|Mazatlan and its long Malecon from our plane|
Teatro Angela Peralta
In 2009, we stayed in the city for only a week and chose instead to tour about six states of Mexico, including Mexico City. This time around, we had two and a half weeks. In the first three days, we booked ourselves right at the heart of the Zona Turistica, at the Jonathan Hotel. Right beside it was the fabulous elite theater, originally conceived in the 19th century as Teatro Rubio. It was closed in the 1960s because it deteriorated into a place of mass-oriented shows from the 1920s. In 1992, the theater was restored to the Teatro Angela Peralta, after the soprano born in 19th century Mazatlan.
After enjoying opera or a modern ballet, visitors and locals alike relax at the lovely tree-lined Plazuela Machado just around the corner. It was a pleasant walk from the hotel and every evening the place came alive with shows and all the buzz from the well-patronized restaurants around it. The hotel itself was a delight with a rooftop swimming pool and patio that looks out to the Teatro, the Plazuela and the Catedral, the Zona Turistica. Even the bed inside our room seemed to float atop blazing rocks!
The central part of this Zone is the Catedral de la Immaculada Concepcion, about three blocks away. Work on the church was started in the year 1856, and it was completed in 1899. In 1941, it was consecrated as a basilica. Its unique doors are fronted by three Gothic arches, supported by pilasters. In front of the Cathedral, there is a large green plaza with a huge Gazebo in the middle. Hundreds of pigeons flutter about and gather around anyone who feeds them (like me).
Beside the Catedral is a shopping district that has grown around an original and still thriving Mercado, filled by vendors of vegetables, fish and seafood, meat and chicken, cheese and other dairy products, clothes, toys, household wares, handicrafts and souvenir items. Around the Mercado are kiosks bearing snack items such as cut-up fruits, magnets to flies. There is even a section where, in the morning, hordes of vendors ply freshly caught shrimps, from little ones to giant prawns, at fractions of their prices in the US. Alas, by noon all shrimps are gone.

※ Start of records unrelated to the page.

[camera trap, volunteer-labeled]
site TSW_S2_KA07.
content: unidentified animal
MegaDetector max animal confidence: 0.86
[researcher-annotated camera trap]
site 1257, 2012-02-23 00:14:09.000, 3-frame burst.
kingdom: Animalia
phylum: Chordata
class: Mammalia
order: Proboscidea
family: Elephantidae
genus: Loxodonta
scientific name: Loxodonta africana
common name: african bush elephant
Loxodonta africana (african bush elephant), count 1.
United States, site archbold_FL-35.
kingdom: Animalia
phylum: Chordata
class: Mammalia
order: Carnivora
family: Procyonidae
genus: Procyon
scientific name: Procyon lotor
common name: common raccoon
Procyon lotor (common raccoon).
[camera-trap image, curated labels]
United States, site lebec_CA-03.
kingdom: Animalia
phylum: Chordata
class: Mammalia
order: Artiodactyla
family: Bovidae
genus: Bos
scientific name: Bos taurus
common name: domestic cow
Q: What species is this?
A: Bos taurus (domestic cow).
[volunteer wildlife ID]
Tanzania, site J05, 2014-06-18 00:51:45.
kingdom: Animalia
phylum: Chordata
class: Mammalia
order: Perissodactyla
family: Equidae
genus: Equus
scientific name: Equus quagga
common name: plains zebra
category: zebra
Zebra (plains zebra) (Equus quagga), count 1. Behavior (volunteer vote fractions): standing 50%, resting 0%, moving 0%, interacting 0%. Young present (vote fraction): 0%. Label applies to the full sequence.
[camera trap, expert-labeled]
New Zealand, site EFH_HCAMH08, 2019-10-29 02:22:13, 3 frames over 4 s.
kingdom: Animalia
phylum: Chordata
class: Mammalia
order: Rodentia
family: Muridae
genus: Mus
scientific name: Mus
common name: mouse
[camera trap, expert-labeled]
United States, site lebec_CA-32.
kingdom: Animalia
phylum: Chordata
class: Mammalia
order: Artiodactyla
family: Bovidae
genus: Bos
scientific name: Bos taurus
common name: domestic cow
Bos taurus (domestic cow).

To the north of the Old City lies the Zona Dorada or the Golden Zone, born out of its outgrowth. This Zona is where merchants, like Senor Frogg, the city’s silver jewelers, flea markets of flimsy beach wear and colorful souvenir items, and the Shrimp Factory, had built their businesses. Bill and I also had our teeth cleaned at a dental office there at a tiny fraction of what it would have, cost us in the US. At its entrance stands the Valentino, a spot frequented by the young and young at heart that turns the whole district alive when the sun sets. It ends where the resort hotels begin lining the beaches.
El Faro Lighthouse
To the south of the Old City, at the end of the bus line, lies the Hill where the El Faro Lighthouse , the tallest functioning lighthouse in the Americas and one of the world’s, stands. The structure is located on top of the hill of Creston once an island but now the southern tip of the peninsula city of Mazatlan. It sits 523 feet above high tide and first cast its light in 1879. Unfortunately, Bill and I got exhausted walking to look for it since the bus driver could not understand what we were asking and let us off the bus too soon. Otherwise, we would have been rewarded with a fantastic view!